Sayfayı Yazdır | Pencereyi Kapat | Resimleri Göster


Gönlümün Sultanına...


Açıklama:
Kategori: Köşe Yazarları
Eklenme Tarihi: 19 Nisan 2014
Geçerli Tarih: 30 Nisan 2024, 21:04
Site: Görele Sol Platformu
URL: http://www.gorelesol.com/yazar.asp?yaziID=17568


AÇIK MEKTUP Öykü

Gönlümün Sultanı,ulaşılmasını istediğim bu mektubu lütfen kalbinin derinliklerine sunulmuş hissi bir aşk hediye si olarak kabûl edin..

İlk gördüğüm günden beri zerafet ve güzelliğiniz karşısında kendimden geçiyor, inanın ben ben olmaktan çıkıyorum...

Sevgili Sultanım, meziyetlerimiz benim görünmez dertlerimi çözüme kavuşturacağını umuyorum..

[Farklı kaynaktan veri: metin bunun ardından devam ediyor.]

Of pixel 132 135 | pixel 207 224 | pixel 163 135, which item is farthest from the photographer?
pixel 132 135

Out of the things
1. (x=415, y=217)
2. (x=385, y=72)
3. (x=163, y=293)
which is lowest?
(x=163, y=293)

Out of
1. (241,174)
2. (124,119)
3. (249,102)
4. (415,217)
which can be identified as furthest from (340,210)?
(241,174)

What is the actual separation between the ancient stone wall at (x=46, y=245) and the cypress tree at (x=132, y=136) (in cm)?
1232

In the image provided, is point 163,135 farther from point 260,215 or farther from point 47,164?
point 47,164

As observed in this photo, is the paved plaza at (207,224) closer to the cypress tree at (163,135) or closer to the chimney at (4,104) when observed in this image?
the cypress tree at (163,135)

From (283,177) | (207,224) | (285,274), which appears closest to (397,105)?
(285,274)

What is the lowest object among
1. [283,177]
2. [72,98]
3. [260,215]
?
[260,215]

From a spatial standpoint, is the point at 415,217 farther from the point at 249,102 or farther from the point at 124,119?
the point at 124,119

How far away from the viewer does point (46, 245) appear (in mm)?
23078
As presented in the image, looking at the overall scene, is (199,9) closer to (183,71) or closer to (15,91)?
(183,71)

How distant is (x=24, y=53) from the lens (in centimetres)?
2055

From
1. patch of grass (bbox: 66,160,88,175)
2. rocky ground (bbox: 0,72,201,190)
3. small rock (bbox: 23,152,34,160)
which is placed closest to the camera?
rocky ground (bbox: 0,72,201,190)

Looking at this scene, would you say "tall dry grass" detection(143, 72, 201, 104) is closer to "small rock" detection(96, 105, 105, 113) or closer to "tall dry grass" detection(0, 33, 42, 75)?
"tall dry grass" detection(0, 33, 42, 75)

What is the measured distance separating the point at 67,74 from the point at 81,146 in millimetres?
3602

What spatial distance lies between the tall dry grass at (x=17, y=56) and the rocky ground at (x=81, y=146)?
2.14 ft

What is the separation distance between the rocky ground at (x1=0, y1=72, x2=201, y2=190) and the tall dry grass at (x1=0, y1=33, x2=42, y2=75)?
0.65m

Bir zamanlar dert ve sıkıntıları harmanlayıp mutluluğa dönüştürdüğümüz, sevgiyi ve her türlü çılgınlığı bir arada doya, doya yaşadık..

Yaşadık yaşamasına da, seninle yaşananlardan bıkılmadığı gibi, unutulmuyorda...

Bazı anlaşmazlıklar meydana gelse ve yaşansa da, güzel anıların üzerimizde bıraktığı etki aşkı afakı tuttu..

Aklımdan bir türlü çıkaramadığım güzel, şimdi ben sensiz yolumu kaybetmiş meçnun gibiyim... 

Bu çaresizliğin bir kurtuluşu olmalı, içimizi hançer gibi sızlatan aşk belâsından nasıl ve ne zaman kurtulacağız..

Artık ikimizinde beklemeye tahammülü kalmadı.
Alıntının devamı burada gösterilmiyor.